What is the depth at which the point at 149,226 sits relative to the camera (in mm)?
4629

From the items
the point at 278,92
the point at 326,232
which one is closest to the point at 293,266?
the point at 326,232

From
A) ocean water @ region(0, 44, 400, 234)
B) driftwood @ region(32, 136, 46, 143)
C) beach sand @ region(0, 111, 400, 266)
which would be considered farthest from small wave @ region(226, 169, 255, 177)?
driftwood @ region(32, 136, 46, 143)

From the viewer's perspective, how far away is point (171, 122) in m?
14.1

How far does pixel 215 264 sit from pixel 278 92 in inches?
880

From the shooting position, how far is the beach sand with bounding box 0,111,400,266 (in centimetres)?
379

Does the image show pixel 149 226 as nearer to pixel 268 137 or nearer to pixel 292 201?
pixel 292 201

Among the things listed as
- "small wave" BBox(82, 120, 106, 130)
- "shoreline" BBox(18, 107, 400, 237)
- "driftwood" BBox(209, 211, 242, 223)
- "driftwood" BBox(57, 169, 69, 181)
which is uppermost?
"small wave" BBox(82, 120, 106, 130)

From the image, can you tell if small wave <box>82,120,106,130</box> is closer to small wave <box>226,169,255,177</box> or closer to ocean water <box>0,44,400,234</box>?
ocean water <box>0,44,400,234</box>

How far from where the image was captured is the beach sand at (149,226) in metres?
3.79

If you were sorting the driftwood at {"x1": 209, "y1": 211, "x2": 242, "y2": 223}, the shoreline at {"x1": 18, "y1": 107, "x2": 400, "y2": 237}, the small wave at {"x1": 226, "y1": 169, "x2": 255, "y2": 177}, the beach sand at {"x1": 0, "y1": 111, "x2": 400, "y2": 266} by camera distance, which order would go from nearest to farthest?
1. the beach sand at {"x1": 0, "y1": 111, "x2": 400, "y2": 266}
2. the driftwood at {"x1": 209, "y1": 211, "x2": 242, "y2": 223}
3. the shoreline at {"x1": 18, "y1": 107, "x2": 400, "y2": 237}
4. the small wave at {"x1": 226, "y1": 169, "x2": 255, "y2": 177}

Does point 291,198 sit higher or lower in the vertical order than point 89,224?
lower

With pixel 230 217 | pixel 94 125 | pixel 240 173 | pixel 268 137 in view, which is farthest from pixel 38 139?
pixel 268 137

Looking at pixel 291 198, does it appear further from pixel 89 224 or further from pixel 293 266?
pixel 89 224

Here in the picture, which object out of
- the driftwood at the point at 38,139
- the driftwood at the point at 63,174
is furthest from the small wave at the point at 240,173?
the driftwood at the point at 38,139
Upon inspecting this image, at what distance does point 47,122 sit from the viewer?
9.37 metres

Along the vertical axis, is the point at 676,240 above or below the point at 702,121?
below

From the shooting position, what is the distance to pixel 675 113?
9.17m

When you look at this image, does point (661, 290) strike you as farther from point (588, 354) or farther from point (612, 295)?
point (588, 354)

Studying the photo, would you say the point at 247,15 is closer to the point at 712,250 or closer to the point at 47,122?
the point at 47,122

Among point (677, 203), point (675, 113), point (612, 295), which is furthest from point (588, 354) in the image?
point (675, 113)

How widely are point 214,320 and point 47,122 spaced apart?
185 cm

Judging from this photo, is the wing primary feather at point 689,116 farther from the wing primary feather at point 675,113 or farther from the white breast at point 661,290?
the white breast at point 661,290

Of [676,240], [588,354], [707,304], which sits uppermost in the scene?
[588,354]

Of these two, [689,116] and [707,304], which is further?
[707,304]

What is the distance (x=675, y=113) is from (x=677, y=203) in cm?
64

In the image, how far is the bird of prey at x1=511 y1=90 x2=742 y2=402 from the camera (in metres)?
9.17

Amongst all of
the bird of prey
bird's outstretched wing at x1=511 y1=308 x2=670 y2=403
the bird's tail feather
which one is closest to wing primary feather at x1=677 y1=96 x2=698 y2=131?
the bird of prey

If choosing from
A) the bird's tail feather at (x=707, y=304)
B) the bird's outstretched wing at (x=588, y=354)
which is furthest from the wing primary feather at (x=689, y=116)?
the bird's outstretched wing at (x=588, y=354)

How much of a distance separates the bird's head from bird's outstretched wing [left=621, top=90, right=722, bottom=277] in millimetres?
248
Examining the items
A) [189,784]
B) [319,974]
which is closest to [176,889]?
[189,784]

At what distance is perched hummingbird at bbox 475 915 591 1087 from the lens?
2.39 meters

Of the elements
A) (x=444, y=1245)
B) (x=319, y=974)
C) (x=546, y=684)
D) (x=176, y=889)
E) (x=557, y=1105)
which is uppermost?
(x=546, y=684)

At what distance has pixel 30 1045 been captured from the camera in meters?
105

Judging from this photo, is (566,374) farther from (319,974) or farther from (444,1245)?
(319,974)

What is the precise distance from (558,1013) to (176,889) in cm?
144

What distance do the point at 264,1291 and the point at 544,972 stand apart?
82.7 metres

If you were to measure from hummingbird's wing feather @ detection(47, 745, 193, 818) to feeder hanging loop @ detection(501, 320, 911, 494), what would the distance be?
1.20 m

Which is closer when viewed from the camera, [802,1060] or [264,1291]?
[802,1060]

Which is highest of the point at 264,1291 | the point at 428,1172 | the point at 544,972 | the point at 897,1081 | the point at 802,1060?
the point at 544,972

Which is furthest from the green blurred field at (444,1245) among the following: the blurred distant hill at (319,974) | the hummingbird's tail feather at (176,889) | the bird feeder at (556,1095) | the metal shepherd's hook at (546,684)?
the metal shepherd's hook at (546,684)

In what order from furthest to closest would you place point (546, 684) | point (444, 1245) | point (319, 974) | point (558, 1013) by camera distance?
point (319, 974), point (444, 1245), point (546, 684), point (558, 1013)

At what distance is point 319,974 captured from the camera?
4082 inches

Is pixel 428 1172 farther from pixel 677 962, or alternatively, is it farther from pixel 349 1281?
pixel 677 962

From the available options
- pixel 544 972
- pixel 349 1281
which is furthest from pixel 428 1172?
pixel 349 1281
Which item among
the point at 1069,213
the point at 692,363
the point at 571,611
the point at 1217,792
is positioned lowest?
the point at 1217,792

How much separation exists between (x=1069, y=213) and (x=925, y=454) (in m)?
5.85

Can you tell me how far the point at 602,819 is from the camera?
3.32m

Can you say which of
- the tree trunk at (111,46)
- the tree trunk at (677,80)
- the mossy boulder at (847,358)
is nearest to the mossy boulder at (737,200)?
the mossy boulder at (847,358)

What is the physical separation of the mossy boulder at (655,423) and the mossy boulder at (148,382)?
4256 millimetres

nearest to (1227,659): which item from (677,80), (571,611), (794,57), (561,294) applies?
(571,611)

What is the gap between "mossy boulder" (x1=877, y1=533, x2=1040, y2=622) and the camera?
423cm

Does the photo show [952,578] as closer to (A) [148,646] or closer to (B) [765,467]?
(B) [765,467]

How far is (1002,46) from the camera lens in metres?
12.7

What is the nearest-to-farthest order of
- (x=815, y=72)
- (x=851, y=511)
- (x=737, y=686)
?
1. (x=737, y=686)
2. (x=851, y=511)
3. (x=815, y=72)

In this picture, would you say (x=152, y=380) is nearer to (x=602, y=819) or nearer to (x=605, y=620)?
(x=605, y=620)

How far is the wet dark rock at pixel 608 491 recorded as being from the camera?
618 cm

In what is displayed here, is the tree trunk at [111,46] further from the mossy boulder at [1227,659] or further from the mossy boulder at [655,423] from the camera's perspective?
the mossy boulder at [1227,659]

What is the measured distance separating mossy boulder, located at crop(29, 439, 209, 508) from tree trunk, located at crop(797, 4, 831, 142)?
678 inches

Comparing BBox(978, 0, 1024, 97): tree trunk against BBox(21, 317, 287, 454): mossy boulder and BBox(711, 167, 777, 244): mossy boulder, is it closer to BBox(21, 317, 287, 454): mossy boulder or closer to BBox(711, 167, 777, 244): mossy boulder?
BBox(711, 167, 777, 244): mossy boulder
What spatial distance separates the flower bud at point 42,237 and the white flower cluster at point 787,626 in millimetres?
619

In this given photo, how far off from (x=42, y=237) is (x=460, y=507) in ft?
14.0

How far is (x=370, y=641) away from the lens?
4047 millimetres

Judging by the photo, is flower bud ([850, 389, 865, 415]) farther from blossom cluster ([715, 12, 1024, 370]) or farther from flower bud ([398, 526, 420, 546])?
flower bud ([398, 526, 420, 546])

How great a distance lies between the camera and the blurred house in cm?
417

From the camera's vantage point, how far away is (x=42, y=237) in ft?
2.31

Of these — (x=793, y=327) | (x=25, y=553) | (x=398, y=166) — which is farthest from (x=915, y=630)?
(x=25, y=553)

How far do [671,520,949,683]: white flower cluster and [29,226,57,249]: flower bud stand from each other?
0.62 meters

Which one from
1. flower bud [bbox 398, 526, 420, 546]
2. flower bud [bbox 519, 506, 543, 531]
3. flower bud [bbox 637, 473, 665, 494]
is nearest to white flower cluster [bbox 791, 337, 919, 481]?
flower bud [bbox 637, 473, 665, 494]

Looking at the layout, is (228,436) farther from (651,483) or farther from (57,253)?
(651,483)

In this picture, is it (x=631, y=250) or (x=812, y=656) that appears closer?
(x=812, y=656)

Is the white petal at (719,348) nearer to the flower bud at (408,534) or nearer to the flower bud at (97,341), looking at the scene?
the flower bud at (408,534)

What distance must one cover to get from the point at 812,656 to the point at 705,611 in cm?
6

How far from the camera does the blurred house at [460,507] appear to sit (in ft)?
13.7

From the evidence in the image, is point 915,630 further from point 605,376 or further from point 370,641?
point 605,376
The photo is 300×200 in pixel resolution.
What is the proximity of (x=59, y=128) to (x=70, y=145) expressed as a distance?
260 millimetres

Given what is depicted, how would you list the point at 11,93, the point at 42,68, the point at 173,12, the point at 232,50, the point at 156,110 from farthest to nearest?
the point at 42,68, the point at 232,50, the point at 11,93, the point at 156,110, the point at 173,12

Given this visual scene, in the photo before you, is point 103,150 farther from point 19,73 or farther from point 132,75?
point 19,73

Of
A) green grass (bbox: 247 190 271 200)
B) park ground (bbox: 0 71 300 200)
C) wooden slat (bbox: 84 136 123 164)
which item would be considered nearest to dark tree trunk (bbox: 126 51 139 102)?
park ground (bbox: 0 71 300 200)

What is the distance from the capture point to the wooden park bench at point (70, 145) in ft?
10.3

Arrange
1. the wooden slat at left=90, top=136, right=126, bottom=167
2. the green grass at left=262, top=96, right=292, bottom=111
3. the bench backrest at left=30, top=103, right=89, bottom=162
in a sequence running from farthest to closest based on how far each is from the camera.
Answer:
⁂
* _What to produce_
Write out only the final block of lines, starting at the line with "Given this visual" and running to the end of the material.

* _The reply_
Given this visual scene, in the photo before you, is point 103,150 farther from point 19,73 or farther from point 132,75?
point 19,73

Of
A) green grass (bbox: 247 190 271 200)
B) park ground (bbox: 0 71 300 200)
C) wooden slat (bbox: 84 136 123 164)
which item would be considered nearest to dark tree trunk (bbox: 126 51 139 102)?
park ground (bbox: 0 71 300 200)

What is the distance from the capture point to the wooden park bench at point (70, 145) in ft?
10.3

Arrange
1. the wooden slat at left=90, top=136, right=126, bottom=167
2. the green grass at left=262, top=96, right=292, bottom=111
3. the bench backrest at left=30, top=103, right=89, bottom=162
in a sequence running from farthest to closest based on how far each is from the camera.
Answer:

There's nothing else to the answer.